Department of Radiology and Biomedical Imaging, University of California San Francisco, San Francisco, CA, USA.
J Neurosci. 2025 May 27. doi: 10.1523/JNEUROSCI.2084-24.2025.
The human sensorimotor system has a remarkable ability to learn movements from sensory experience. A prominent example is sensorimotor adaptation, learning that characterizes the sensorimotor system's response to persistent sensory errors by adjusting future movements to compensate for those errors. A component of sensorimotor adaptation is implicit (i.e., the learner is unaware of the learning) which has been suggested to result from sensory prediction errors-discrepancies between predicted sensory consequences of motor commands and actual sensory feedback. However, neurophysiological evidence that sensory prediction errors drive adaptation has never been directly demonstrated. Here, we examined prediction errors via magnetoencephalography imaging of the auditory cortex during sensorimotor adaptation of speech to altered auditory feedback, an entirely implicit adaptation task. Specifically, we measured how speaking-induced suppression (SIS)-a neural representation of auditory prediction errors-changed over the trials of the adaptation experiment. In both male and female speakers, reduction in SIS (reflecting larger prediction errors) during the early learning phase compared to the initial unaltered feedback phase positively correlated with behavioral adaptation extents, suggesting that larger prediction errors were associated with more learning. In contrast, such a reduction in SIS was not found in a control experiment in which participants heard unaltered feedback and thus did not adapt. In addition, in some participants who reached a plateau in the late learning phase, SIS increased, demonstrating that prediction errors were minimal when there was no further adaptation. Together, these findings provide the first direct neurophysiological evidence for the hypothesis that prediction errors drive sensorimotor adaptation. This work investigates mechanisms of sensorimotor adaptation, the phenomenon of motor learning due to exposure to altered sensory feedback. Models of motor control have hypothesized that sensorimotor adaptation is driven by sensory prediction errors - the discrepancy between predicted and actual sensory feedback. Here, we provide for the first time direct neurophysiological evidence that speech sensorimotor adaptation is indeed driven by sensory prediction errors using magnetoencephalography (MEG) imaging of auditory cortex during speaking.

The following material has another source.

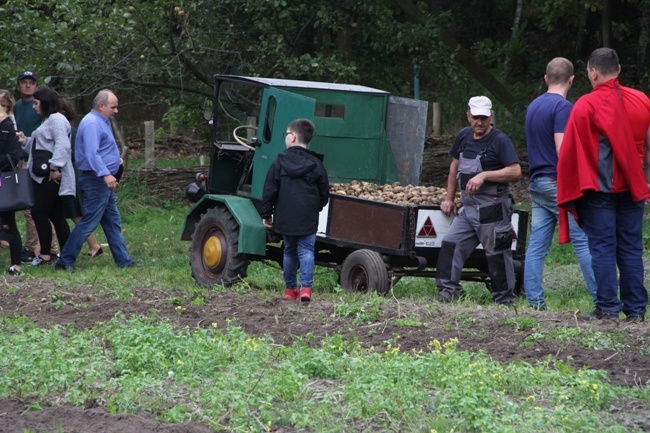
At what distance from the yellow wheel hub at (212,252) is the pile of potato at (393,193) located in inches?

人类感觉运动系统具有从感官体验中学习运动的非凡能力。一个突出的例子是感觉运动适应,这种学习通过调整未来的运动以补偿这些误差来表征感觉运动系统对持续感觉误差的反应。感觉运动适应的一个组成部分是内隐的(即学习者没有意识到学习),有人认为这是由感觉预测误差导致的——运动指令的预测感觉结果与实际感觉反馈之间的差异。然而,感觉预测误差驱动适应的神经生理学证据从未得到直接证明。在这里,我们在将语音感觉运动适应于改变的听觉反馈(一项完全内隐的适应任务)的过程中,通过对听觉皮层进行脑磁图成像来检查预测误差。具体来说,我们测量了在适应实验的各个试验中,说话诱发抑制(SIS)——听觉预测误差的一种神经表征——是如何变化的。在男性和女性说话者中,与最初未改变的反馈阶段相比,早期学习阶段SIS的降低(反映出更大的预测误差)与行为适应程度呈正相关,这表明更大的预测误差与更多的学习相关。相比之下,在一个对照实验中未发现SIS有这样的降低,在该对照实验中参与者听到的是未改变的反馈,因此没有适应。此外,在一些在学习后期达到平稳期的参与者中,SIS增加了,这表明当没有进一步适应时,预测误差最小。总之,这些发现为预测误差驱动感觉运动适应这一假设提供了首个直接的神经生理学证据。这项工作研究了感觉运动适应的机制,即由于暴露于改变的感觉反馈而导致的运动学习现象。运动控制模型假设感觉运动适应是由感觉预测误差驱动的——预测和实际感觉反馈之间的差异。在这里,我们首次提供了直接的神经生理学证据,证明在说话过程中使用听觉皮层的脑磁图(MEG)成像,语音感觉运动适应确实是由感觉预测误差驱动的。